Directions = Format the entries as a Markdown table with the columns Row and Line, starting with the line containing "Can you say" and going on through the end of the entries. Number each line in Row, skip blank lines, and leave out the pictures.

Material supplied =
****************

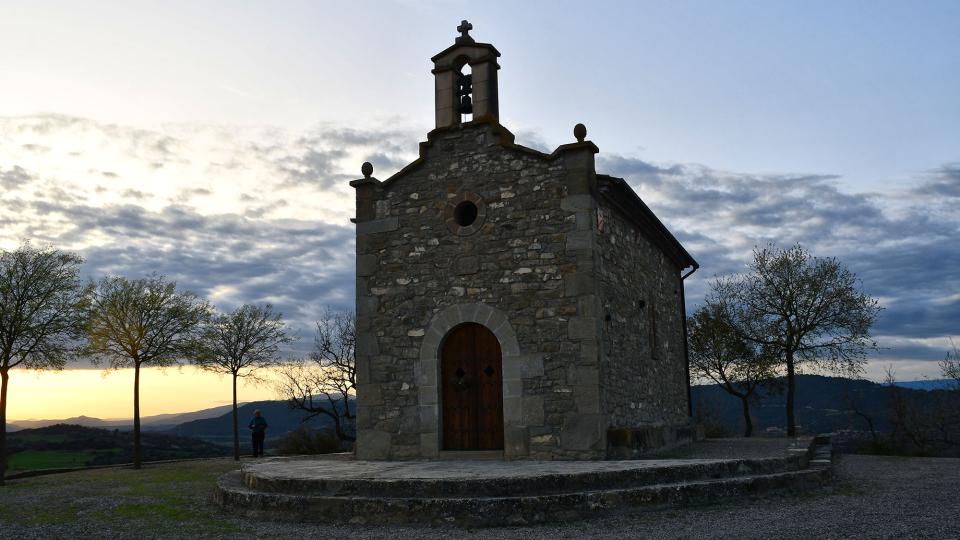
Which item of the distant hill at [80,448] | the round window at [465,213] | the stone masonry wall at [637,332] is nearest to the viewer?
the stone masonry wall at [637,332]

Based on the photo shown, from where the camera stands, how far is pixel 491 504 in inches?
324

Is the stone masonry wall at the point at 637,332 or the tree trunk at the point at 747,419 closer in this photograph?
the stone masonry wall at the point at 637,332

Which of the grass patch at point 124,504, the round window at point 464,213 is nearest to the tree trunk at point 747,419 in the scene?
the round window at point 464,213

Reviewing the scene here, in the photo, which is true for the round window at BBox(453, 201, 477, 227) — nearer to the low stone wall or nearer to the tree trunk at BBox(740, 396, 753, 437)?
the low stone wall

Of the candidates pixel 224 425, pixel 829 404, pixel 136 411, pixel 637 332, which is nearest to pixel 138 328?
pixel 136 411

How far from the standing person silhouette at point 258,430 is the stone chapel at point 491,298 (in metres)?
9.52

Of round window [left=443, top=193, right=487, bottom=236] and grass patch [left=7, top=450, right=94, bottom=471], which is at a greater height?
round window [left=443, top=193, right=487, bottom=236]

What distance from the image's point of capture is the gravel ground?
7.23 meters

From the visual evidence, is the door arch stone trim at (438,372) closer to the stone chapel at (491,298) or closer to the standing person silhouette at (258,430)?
the stone chapel at (491,298)

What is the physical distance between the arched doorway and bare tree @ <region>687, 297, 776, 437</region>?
54.3 ft

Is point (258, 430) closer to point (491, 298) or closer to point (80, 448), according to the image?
point (491, 298)

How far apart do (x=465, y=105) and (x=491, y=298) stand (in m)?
4.10

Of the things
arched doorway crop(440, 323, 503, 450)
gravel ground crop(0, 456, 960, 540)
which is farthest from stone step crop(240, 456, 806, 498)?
arched doorway crop(440, 323, 503, 450)

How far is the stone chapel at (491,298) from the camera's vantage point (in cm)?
1212
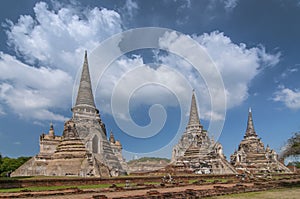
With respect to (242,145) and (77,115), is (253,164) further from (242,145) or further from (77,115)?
(77,115)

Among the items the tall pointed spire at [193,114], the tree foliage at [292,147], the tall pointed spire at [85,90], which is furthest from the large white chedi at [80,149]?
the tall pointed spire at [193,114]

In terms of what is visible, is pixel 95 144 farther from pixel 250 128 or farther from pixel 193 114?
pixel 250 128

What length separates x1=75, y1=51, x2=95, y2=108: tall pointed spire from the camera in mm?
45625

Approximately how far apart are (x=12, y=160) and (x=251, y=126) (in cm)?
5436

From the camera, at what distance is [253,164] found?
5425 centimetres

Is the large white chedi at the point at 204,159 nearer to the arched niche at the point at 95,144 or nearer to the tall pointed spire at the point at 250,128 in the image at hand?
the tall pointed spire at the point at 250,128

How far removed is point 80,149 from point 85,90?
42.7ft

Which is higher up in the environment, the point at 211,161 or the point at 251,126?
the point at 251,126

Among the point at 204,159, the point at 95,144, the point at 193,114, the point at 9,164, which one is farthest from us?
the point at 193,114

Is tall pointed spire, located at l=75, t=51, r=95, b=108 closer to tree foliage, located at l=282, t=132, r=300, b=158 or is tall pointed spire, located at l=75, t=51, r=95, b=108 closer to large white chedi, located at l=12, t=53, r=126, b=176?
large white chedi, located at l=12, t=53, r=126, b=176

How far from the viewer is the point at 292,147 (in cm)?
2170

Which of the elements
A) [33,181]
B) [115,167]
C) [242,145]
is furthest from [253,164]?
[33,181]

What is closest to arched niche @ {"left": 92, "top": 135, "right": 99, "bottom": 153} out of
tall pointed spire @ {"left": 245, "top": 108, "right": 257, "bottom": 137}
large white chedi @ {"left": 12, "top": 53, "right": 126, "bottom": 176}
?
large white chedi @ {"left": 12, "top": 53, "right": 126, "bottom": 176}

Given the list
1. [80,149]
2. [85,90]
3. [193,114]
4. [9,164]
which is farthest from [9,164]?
[193,114]
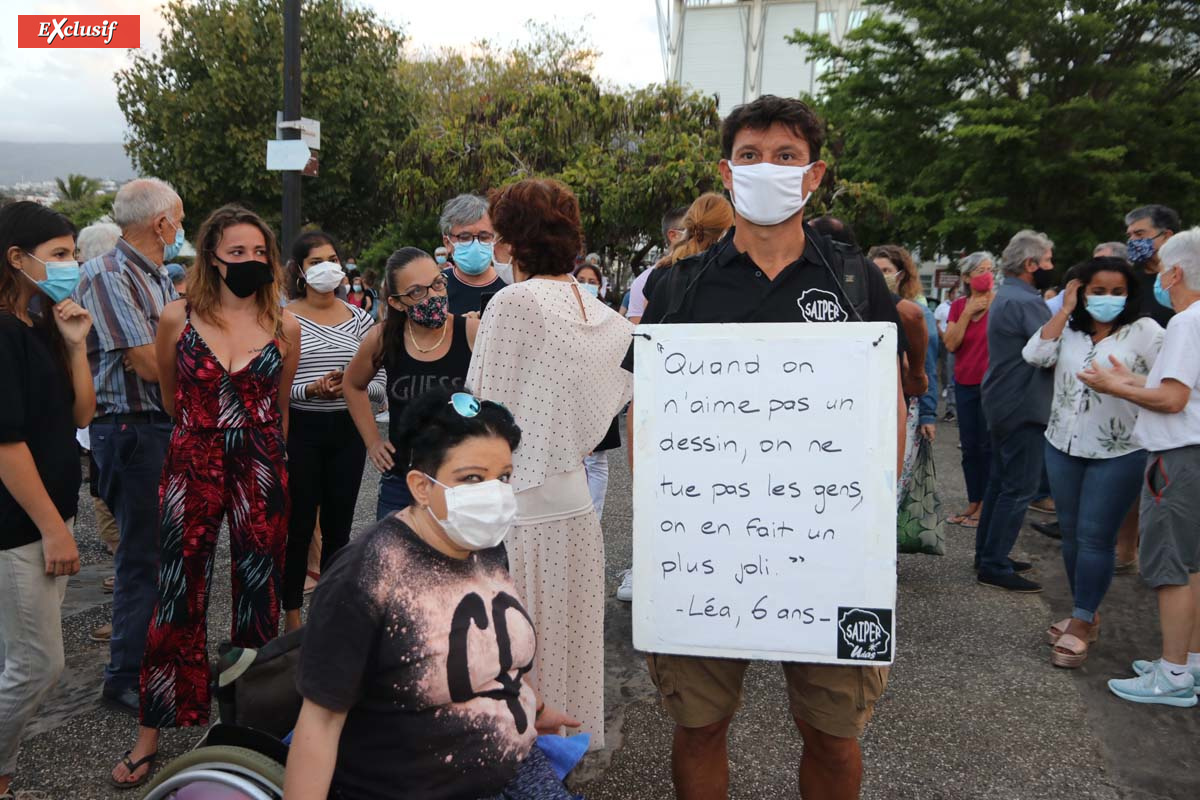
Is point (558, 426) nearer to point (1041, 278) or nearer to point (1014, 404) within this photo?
point (1014, 404)

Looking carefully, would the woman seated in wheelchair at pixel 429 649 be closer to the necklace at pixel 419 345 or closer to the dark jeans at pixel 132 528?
the necklace at pixel 419 345

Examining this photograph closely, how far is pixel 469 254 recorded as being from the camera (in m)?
4.68

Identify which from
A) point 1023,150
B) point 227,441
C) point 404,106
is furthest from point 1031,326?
point 404,106

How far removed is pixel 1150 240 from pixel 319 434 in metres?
4.82

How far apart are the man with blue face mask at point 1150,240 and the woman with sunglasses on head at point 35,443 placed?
542 cm

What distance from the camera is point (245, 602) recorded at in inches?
124

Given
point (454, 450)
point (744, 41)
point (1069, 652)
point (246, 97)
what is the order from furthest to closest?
point (744, 41) < point (246, 97) < point (1069, 652) < point (454, 450)

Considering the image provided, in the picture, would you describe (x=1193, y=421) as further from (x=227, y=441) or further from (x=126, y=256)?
(x=126, y=256)

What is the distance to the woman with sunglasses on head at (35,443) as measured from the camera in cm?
255

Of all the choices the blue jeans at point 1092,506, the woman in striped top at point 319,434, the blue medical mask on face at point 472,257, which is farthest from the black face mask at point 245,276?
the blue jeans at point 1092,506

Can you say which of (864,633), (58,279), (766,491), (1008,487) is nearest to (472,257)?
(58,279)

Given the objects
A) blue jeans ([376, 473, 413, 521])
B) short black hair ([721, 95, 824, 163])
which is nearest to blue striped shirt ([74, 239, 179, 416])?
blue jeans ([376, 473, 413, 521])

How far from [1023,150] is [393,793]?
59.8ft

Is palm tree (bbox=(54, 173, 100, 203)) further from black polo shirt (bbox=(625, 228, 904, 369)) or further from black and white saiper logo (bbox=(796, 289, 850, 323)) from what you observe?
black and white saiper logo (bbox=(796, 289, 850, 323))
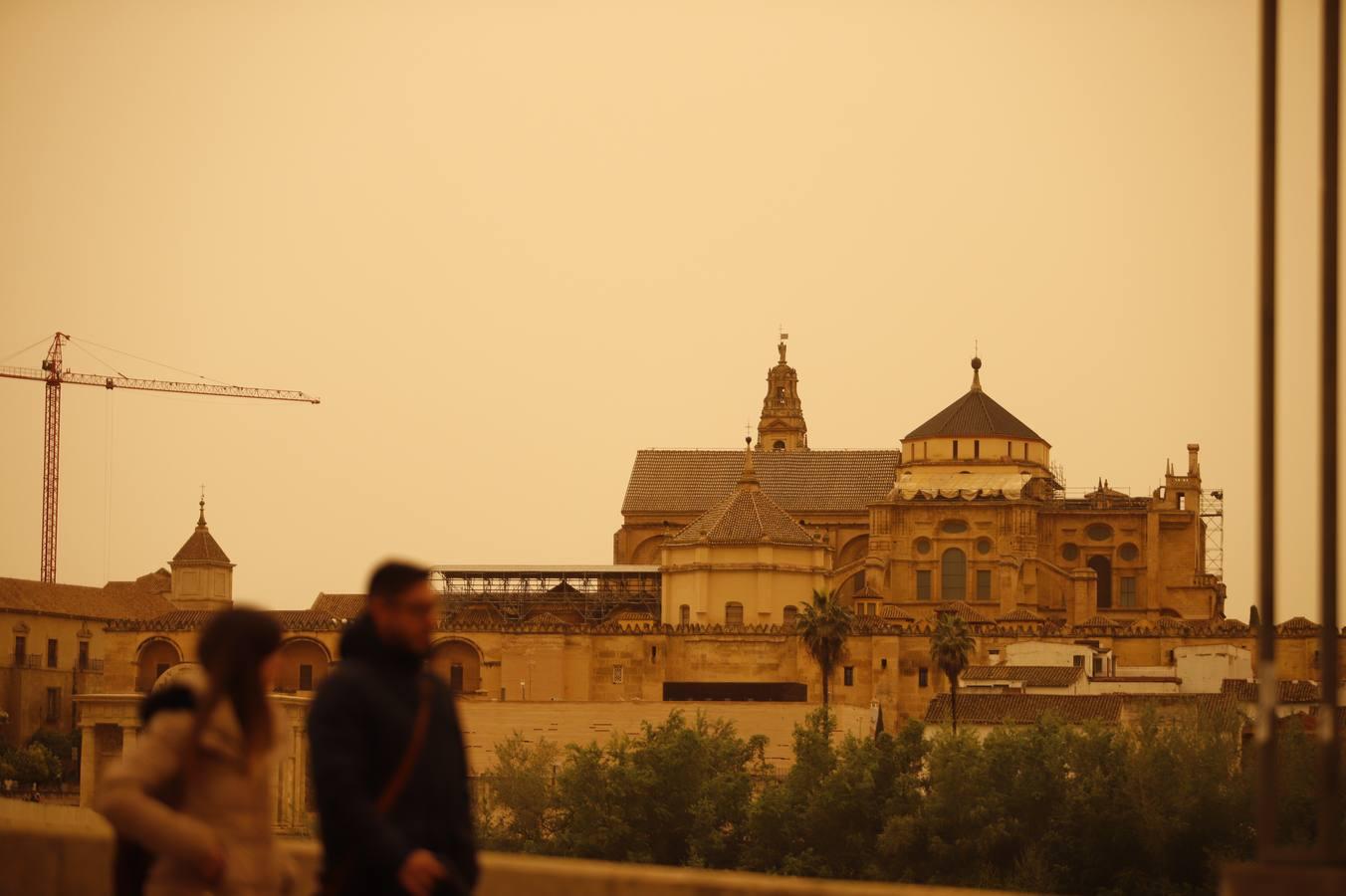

****************

Completed exercise =
| Row | Line |
|---|---|
| 1 | Can you say which of (864,633), (58,279), (766,491), (1008,487) is nearest to (472,257)? |
| 2 | (58,279) |
| 3 | Given the objects |
| 4 | A) blue jeans ([376, 473, 413, 521]) |
| 5 | B) short black hair ([721, 95, 824, 163]) |
| 6 | which is nearest to blue striped shirt ([74, 239, 179, 416])? |
| 7 | blue jeans ([376, 473, 413, 521]) |
| 8 | How far from [1023,150] is [393,793]? |
| 9 | 59.8ft |
| 10 | Is palm tree (bbox=(54, 173, 100, 203)) further from black polo shirt (bbox=(625, 228, 904, 369)) or further from black and white saiper logo (bbox=(796, 289, 850, 323)) from what you observe? |
| 11 | black and white saiper logo (bbox=(796, 289, 850, 323)) |